About this exercise: Copy word for word the part of the passage on women's bodies below, starting with "Women's bodies is" and going on through "regulated by law.".

Source passage:
========================================

I think there has been great merit in every insight given so far.

Personally, what always strikes me, is that the battle ground is centred on 
who controls a woman's body.  We like to think we live in a free and 
uncensored world, but we live with strict restrictive codes on most things: 
it's only that they are different restrictive codes from previous ones.  I 
do think we progress slowly and gently, but that we are still liiving in a 
society that is quite restrictive.

Women's bodies is a huge cultural battleground, and even in areas such as 
the sex industry, where we like to think women are in control and strong and 
active in their own personal pursuit of income and pleasure through their 
bodies.  However, the reality is that of total exploitation and lack of 
meaningful control is far a more prevalent model than that of the self 
assured women in charge.  Not to mention that these 'freedoms' are heavily 
controlled and regulated by law.

We live in a society that is obessed with 'the male gaze': a theory of 
cinema spectatorship from the 1970s, in which a wonderful feminist film 
writer called Laura Mulvey, pointed out that men always have the controlling 
gaze in cinema.  The man looks, and the women is looked at.  In the 
audience, the male is supposed to identify with the male hero - and want to 
be the one looking and in charge.  The female is supposed to identify with 
the heroine being looked at, and she must paint her face, and buy clothes, 
and align her body in a way that it can be looked at by men.  Her power is 
in attracting the gaze upon her.  It is passive compared to the power of the 
man to look and contain her in his gaze.

========================================

Supplied material:
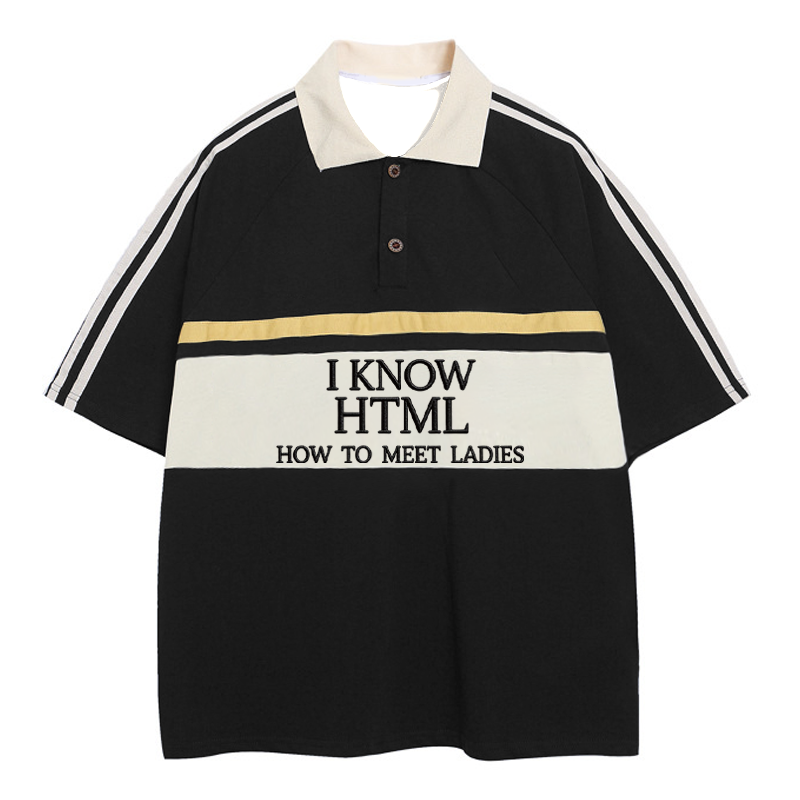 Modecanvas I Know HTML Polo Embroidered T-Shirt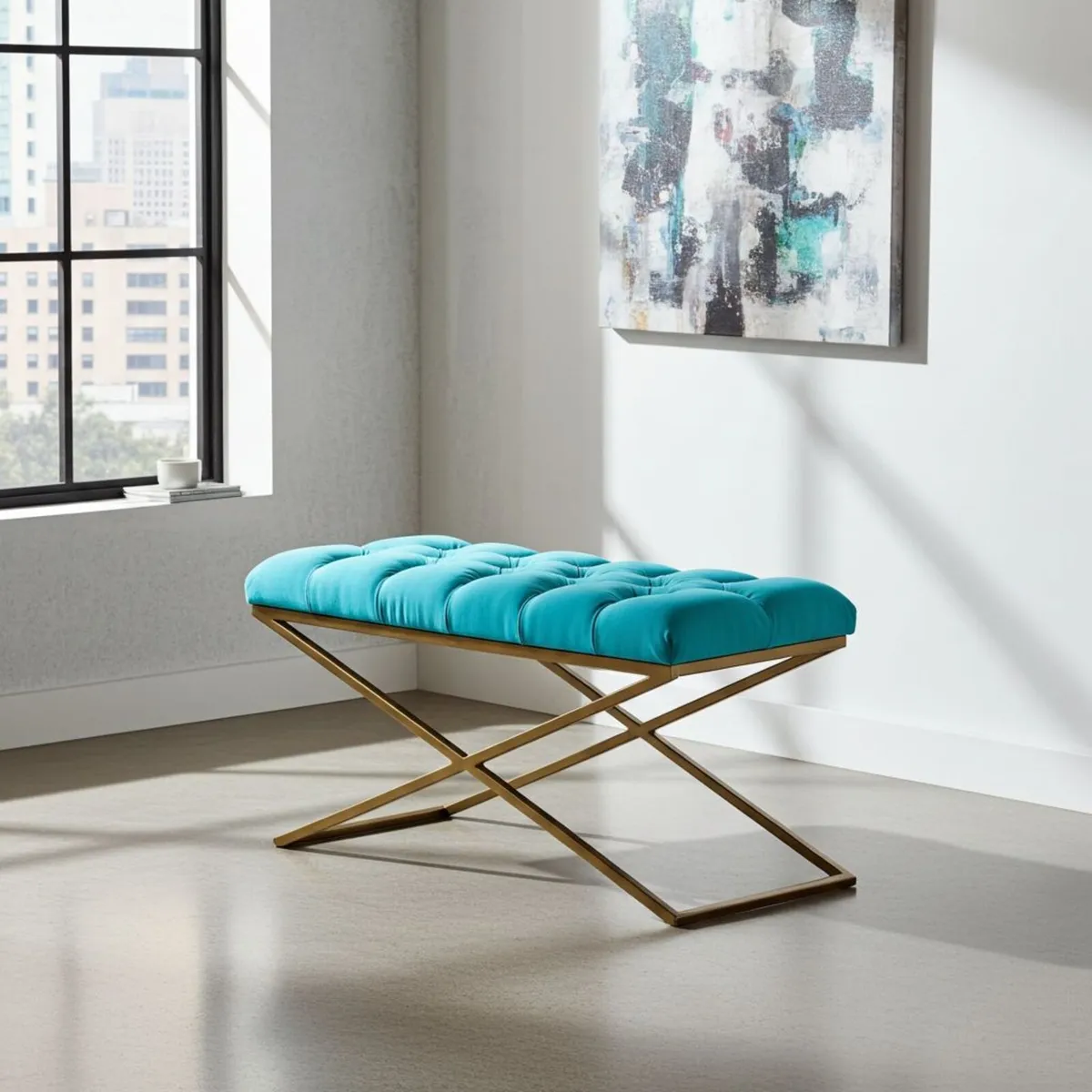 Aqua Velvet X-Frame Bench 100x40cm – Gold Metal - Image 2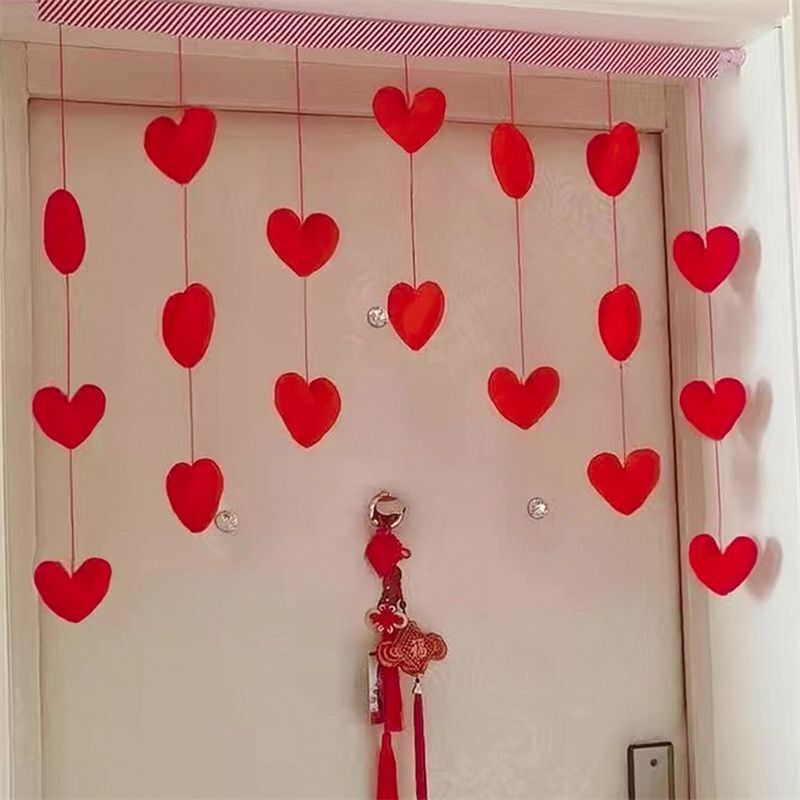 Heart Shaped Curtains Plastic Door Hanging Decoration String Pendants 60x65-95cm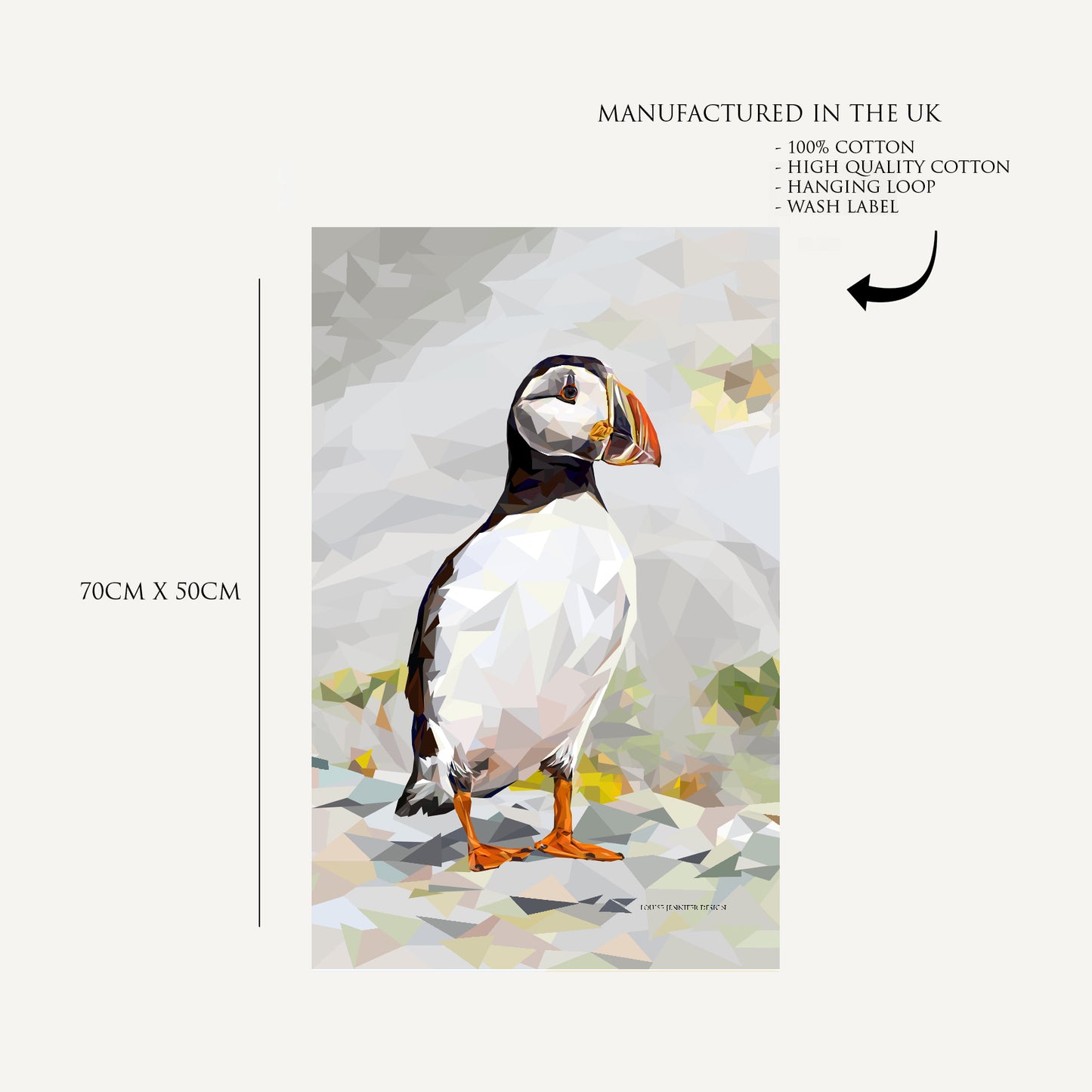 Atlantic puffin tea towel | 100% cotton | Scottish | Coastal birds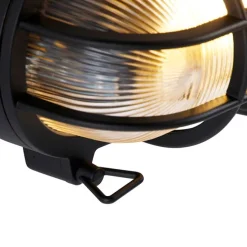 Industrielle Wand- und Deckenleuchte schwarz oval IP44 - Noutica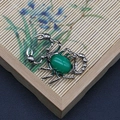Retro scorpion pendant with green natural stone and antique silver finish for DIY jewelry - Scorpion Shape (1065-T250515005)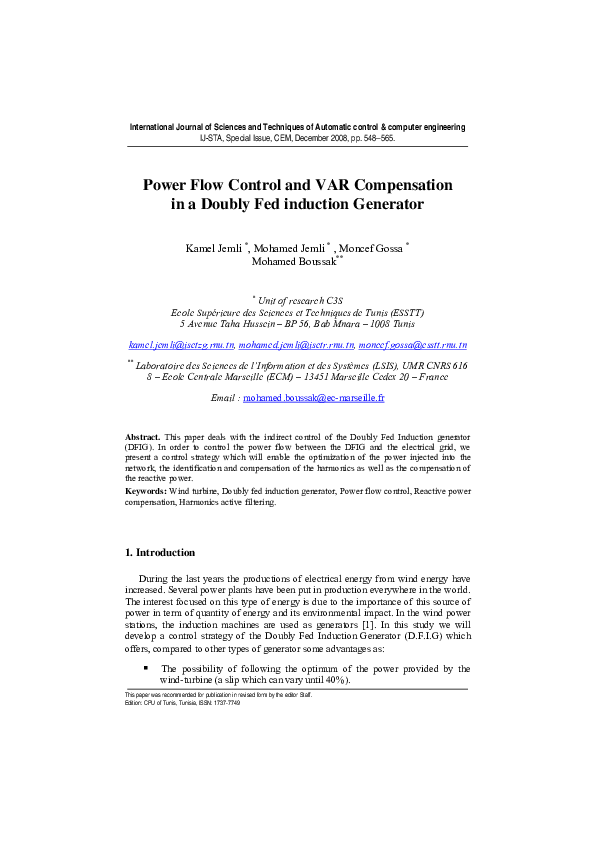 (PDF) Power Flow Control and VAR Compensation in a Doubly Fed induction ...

========================================

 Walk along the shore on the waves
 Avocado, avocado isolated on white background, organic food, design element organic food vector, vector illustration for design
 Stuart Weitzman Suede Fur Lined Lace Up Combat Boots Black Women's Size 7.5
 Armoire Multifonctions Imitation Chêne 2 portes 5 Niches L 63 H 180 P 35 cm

========================================

Your response:
Women's bodies is a huge cultural battleground, and even in areas such as 
the sex industry, where we like to think women are in control and strong and 
active in their own personal pursuit of income and pleasure through their 
bodies.  However, the reality is that of total exploitation and lack of 
meaningful control is far a more prevalent model than that of the self 
assured women in charge.  Not to mention that these 'freedoms' are heavily 
controlled and regulated by law.